Summary
FedEx Corporation (FDX) filed an 8-K on March 11, 2019, to report amendments to its Amended and Restated Bylaws, effective immediately. These changes are primarily administrative and aim to clarify existing provisions related to corporate governance and stockholder engagement. Investors should note that the amendments do not appear to introduce any significant new strategic directions or immediate financial impacts, but rather refine the procedural framework for board and stockholder interactions. The key updates include clarifications on stockholder notice provisions, the governing rules for required votes at meetings, the removal of an outdated reference to 'outside director' due to tax law changes, requirements for stockholder-nominated directors, notification periods for special board meetings, and the scope of mandatory indemnification for directors and officers. These refinements enhance clarity and ensure compliance with current legal and regulatory landscapes.
Key Highlights
- 1FedEx Corporation amended its Amended and Restated Bylaws, effective March 11, 2019.

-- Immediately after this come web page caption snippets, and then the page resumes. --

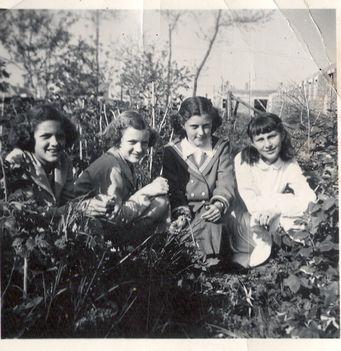 1958. tavasz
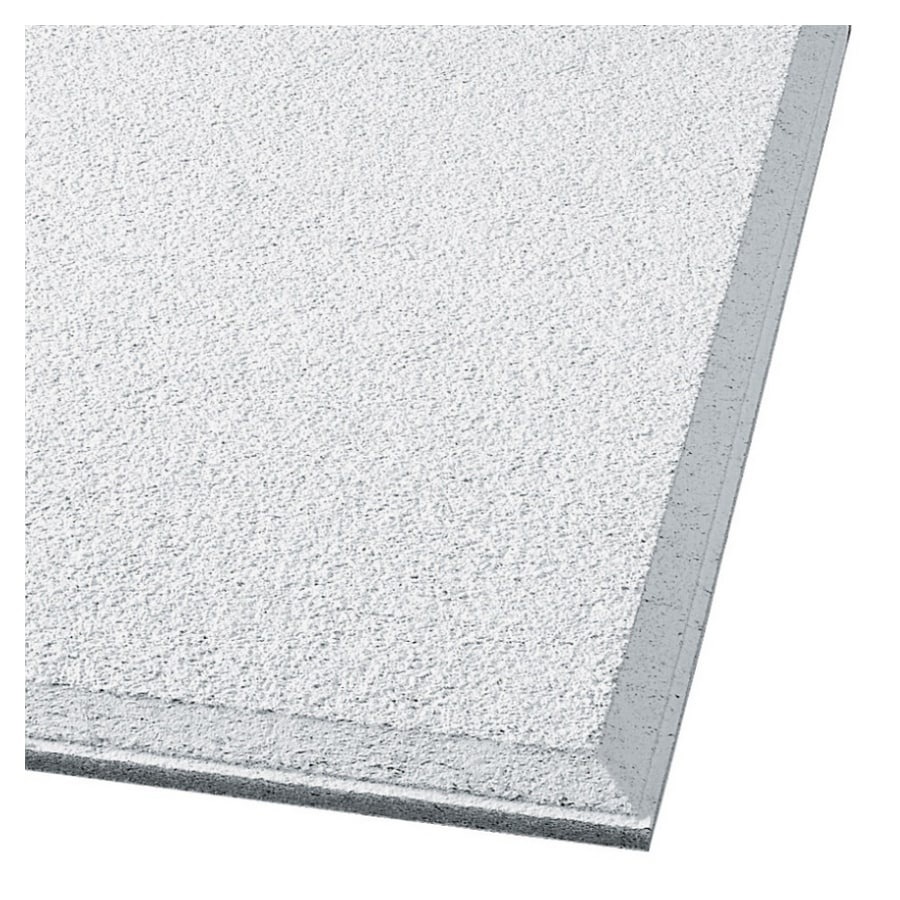 Shop armstrong 24 x 24 cirrus profiles chamfered humiguard plus armstrong 24 x 24 cirrus profiles chamfered humiguard plus beveled tegular ceiling tile panel dailygadgetfo Images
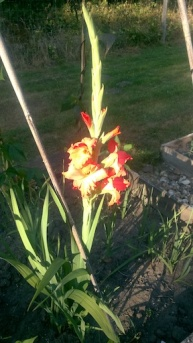 Gladioli 1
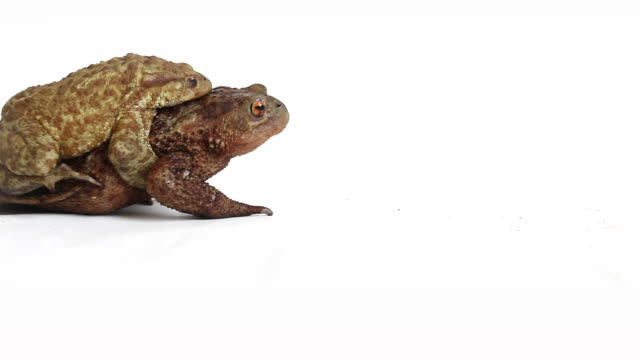 Mating Toads on white Background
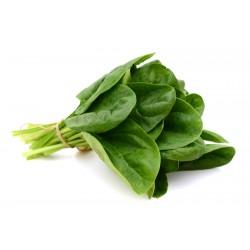 Espinacas (Manojo 1/2 kg.)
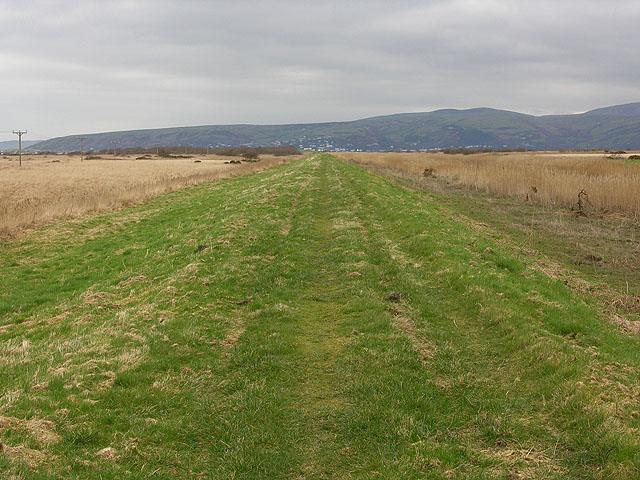 Footpath along the Leri cut
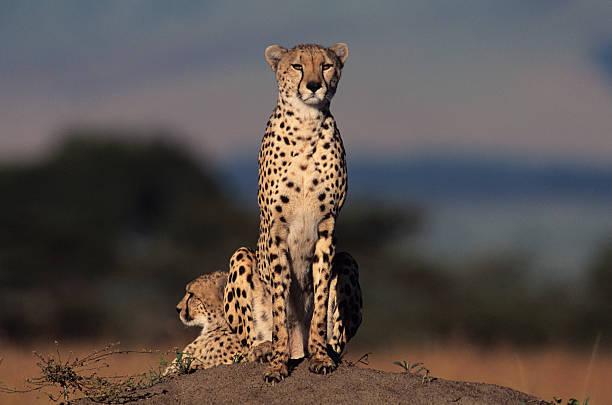 Two cheetahs (Acinonyx jubatus) watching from rock, Kenya:スマホ壁紙(壁紙.com)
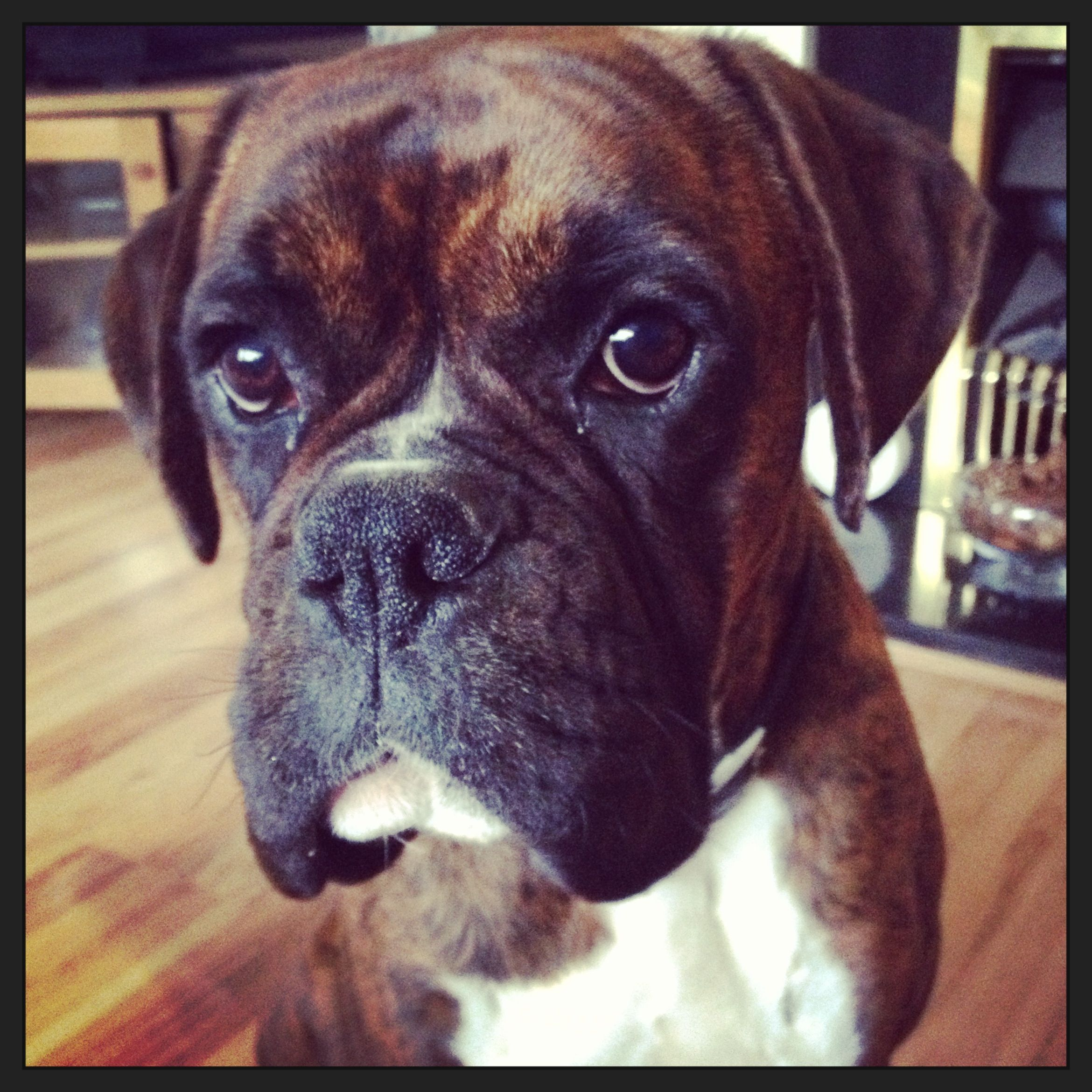 Travis My Gorgeous Boxer Dog With Images Boxer Dogs Funny Boxer Dogs Boxer Puppies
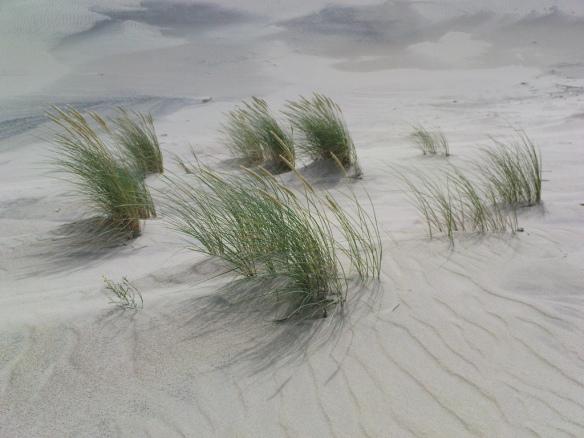 beach-summer-weekend-breeze-grass-sand-dunes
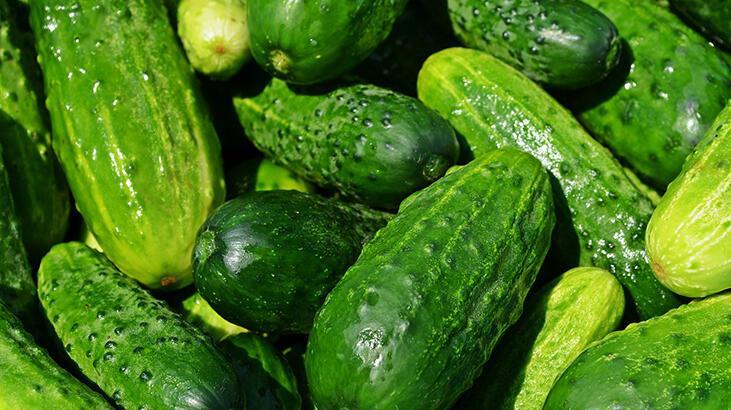 Salatalık Besin Değeri Nedir, Kaç Kalori İçerir? İçerisinde Bulunan Vitaminler Nelerdir?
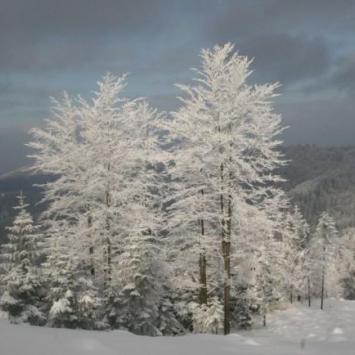 Beskid Mały zimą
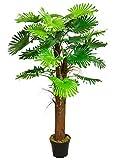 Palmier Tallipot Rônier Plante Arbre Artificielle Artificiel Plastique 180cm Decovego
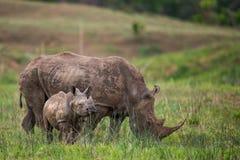 Nosorożec i łydkowy Południowa Afryka Zdjęcia Royalty Free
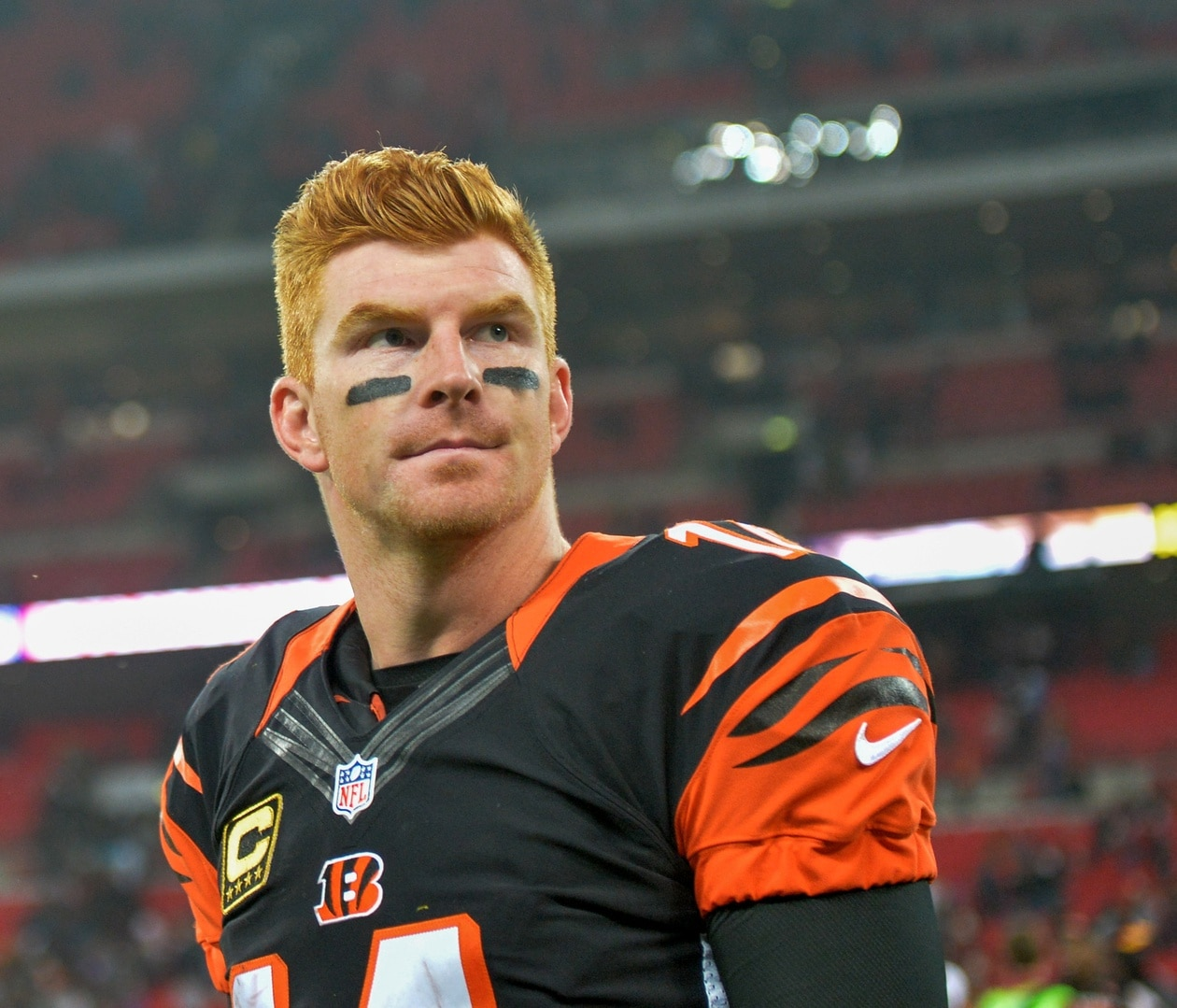 Image result for andy dalton billy idol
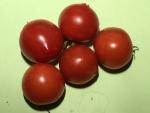 tomato150831.jpg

- 2The amendments focus on clarifying stockholder notice provisions for meetings.
- 3Changes were made to clarify that required votes at stockholder meetings are governed by applicable stock exchange rules or law.
- 4A reference to 'outside director' was deleted to align with the Tax Cuts and Jobs Act.
- 5Bylaws now require stockholder-nominated directors to provide written consent to be named in proxy statements.
- 6Notice period for special board meetings clarified to be at least 24 hours.
- 7Mandatory indemnification rights clarified to apply specifically to directors, officers, and managing directors serving in another capacity at FedEx's request.